Records from a collection
◇ ◇ ◇ ◇
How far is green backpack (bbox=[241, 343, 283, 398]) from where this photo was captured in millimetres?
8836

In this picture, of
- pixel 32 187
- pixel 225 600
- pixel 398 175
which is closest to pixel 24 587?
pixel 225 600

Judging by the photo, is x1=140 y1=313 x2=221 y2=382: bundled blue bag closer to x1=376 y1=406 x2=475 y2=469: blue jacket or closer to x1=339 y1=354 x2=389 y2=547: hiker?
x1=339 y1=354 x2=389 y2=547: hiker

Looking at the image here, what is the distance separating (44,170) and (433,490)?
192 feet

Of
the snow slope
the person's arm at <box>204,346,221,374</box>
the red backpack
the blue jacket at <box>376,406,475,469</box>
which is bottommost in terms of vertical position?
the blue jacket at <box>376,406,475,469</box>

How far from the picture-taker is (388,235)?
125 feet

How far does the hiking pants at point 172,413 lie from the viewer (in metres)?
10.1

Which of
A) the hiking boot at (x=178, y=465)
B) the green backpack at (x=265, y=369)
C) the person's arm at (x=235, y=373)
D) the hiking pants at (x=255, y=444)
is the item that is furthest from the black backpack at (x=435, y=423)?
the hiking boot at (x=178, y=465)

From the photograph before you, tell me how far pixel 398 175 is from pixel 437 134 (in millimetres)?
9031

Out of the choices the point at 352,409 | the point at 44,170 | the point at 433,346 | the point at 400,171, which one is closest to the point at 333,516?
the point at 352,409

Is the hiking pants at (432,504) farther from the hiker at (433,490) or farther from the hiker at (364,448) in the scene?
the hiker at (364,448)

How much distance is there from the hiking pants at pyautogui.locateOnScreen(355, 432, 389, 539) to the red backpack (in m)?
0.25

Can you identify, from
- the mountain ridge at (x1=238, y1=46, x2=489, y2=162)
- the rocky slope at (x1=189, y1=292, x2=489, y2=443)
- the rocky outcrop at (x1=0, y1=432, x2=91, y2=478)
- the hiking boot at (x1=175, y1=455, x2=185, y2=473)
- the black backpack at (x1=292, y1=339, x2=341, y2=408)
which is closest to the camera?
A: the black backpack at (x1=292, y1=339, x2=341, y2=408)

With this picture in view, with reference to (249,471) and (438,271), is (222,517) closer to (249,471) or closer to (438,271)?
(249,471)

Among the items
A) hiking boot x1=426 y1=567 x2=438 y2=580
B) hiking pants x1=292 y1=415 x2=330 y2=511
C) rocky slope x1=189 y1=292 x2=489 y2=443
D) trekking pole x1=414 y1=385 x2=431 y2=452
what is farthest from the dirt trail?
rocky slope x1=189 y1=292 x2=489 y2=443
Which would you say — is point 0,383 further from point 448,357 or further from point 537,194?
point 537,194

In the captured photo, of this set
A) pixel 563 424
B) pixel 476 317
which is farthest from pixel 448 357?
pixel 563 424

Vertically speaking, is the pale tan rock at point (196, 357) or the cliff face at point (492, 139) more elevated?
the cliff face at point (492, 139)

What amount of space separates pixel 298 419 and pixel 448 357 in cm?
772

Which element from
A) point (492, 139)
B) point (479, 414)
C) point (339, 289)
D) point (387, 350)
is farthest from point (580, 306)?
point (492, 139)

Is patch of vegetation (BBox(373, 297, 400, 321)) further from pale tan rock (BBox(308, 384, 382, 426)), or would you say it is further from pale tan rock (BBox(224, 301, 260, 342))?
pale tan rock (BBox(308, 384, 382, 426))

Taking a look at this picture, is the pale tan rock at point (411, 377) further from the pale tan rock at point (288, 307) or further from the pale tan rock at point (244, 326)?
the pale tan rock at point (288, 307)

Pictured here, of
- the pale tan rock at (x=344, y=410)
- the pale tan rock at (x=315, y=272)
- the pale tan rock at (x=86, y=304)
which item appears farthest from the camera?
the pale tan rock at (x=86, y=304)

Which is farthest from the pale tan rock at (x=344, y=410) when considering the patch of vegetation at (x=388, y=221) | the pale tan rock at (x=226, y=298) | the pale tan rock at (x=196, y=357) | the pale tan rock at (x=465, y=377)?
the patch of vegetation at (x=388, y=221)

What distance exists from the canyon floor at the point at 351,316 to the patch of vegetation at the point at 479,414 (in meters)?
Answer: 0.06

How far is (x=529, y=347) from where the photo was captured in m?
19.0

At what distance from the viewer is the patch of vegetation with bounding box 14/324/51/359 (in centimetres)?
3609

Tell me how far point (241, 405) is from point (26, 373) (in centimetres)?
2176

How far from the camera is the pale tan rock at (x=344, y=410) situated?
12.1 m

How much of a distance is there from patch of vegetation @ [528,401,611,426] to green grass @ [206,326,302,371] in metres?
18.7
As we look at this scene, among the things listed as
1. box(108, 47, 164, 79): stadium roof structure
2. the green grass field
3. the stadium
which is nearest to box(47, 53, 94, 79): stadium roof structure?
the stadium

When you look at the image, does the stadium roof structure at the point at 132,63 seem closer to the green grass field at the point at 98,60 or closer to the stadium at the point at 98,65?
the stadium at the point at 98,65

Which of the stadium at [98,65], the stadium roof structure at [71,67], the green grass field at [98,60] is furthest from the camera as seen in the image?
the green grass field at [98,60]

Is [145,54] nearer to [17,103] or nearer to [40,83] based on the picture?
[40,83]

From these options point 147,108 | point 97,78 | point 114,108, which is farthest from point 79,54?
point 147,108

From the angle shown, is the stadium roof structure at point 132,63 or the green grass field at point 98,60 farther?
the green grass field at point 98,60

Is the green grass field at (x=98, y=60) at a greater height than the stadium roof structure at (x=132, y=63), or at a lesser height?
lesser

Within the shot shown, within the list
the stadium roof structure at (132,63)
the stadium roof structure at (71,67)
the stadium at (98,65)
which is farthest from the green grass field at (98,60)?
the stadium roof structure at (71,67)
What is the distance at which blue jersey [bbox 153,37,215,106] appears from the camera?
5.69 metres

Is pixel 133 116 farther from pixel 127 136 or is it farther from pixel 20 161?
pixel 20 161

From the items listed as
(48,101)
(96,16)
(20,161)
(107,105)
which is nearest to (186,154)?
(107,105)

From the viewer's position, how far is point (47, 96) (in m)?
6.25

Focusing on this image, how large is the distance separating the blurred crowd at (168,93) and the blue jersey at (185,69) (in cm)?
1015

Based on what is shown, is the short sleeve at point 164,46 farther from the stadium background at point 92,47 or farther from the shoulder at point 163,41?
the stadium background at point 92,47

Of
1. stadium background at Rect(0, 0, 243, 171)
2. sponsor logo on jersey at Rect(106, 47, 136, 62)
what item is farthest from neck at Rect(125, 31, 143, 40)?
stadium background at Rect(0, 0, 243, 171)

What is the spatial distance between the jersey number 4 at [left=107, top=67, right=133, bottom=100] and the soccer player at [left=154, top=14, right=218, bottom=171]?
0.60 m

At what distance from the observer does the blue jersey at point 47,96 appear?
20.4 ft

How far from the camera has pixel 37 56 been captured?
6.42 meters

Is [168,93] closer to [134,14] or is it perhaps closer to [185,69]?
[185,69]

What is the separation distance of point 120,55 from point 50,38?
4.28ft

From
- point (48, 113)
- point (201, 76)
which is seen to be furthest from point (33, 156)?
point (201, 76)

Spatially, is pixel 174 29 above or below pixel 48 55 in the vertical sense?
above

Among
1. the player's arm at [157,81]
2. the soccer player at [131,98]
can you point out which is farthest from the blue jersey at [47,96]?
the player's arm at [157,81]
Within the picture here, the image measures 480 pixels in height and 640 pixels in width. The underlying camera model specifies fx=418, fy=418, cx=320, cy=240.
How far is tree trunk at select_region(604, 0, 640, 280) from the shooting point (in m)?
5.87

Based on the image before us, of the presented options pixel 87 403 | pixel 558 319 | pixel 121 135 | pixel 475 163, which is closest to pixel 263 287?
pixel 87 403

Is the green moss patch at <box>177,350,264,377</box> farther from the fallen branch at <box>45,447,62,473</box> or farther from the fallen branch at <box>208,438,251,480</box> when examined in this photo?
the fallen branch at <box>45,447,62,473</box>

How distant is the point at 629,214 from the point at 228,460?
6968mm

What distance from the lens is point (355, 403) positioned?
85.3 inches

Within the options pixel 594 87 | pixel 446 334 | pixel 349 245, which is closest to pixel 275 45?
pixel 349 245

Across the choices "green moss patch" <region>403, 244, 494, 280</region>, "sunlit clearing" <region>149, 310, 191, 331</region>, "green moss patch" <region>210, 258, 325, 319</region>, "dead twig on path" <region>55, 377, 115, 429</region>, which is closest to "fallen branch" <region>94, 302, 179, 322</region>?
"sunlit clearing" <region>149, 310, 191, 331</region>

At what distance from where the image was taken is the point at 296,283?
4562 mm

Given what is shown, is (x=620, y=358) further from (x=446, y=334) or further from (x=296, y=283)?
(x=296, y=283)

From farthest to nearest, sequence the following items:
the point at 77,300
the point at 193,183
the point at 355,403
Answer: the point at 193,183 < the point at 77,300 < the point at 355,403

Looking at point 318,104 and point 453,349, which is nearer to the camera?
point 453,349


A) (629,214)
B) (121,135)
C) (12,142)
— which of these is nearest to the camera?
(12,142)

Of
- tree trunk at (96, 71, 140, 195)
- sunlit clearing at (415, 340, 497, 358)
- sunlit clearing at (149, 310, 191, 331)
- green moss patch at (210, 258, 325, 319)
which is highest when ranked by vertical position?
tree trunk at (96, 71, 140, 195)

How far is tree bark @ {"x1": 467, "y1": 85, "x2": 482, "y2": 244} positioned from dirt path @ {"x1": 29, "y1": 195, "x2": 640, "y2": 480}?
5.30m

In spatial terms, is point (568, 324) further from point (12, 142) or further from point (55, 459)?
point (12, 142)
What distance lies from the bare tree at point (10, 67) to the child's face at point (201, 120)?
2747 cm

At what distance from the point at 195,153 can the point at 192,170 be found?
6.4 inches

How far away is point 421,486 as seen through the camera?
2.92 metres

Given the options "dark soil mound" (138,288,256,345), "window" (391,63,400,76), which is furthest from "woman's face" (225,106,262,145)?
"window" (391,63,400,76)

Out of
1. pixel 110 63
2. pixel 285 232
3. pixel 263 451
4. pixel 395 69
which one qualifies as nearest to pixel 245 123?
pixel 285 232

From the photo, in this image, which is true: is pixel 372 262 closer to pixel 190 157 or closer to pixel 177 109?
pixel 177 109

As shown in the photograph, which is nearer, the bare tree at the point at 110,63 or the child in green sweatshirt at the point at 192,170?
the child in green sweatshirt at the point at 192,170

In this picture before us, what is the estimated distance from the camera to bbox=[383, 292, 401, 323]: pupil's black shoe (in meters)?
◇ ◇ ◇ ◇
> **WHAT IS NEEDED**:
Give back, exactly as written, the lines from the one with "How far is tree bark" to the last line.

> **EXERCISE SOLUTION**:
How far is tree bark @ {"x1": 467, "y1": 85, "x2": 482, "y2": 244} positioned from dirt path @ {"x1": 29, "y1": 195, "x2": 640, "y2": 480}?
5.30m

In spatial terms, is point (568, 324) further from point (12, 142) or further from point (55, 459)?
point (12, 142)
What distance lies from the bare tree at point (10, 67) to the child's face at point (201, 120)?
2747 cm

At what distance from the point at 195,153 can the point at 192,170 be found?
6.4 inches

How far away is point 421,486 as seen through the camera?
2.92 metres

Given the options "dark soil mound" (138,288,256,345), "window" (391,63,400,76), which is furthest from "woman's face" (225,106,262,145)?
"window" (391,63,400,76)

Out of
1. pixel 110 63
2. pixel 285 232
3. pixel 263 451
4. pixel 395 69
which one qualifies as nearest to pixel 245 123?
pixel 285 232

From the photo, in this image, which is true: is pixel 372 262 closer to pixel 190 157 or closer to pixel 177 109?
pixel 177 109

As shown in the photograph, which is nearer, the bare tree at the point at 110,63 or the child in green sweatshirt at the point at 192,170?
the child in green sweatshirt at the point at 192,170

In this picture before us, what is the estimated distance from the camera to bbox=[383, 292, 401, 323]: pupil's black shoe (in meters)?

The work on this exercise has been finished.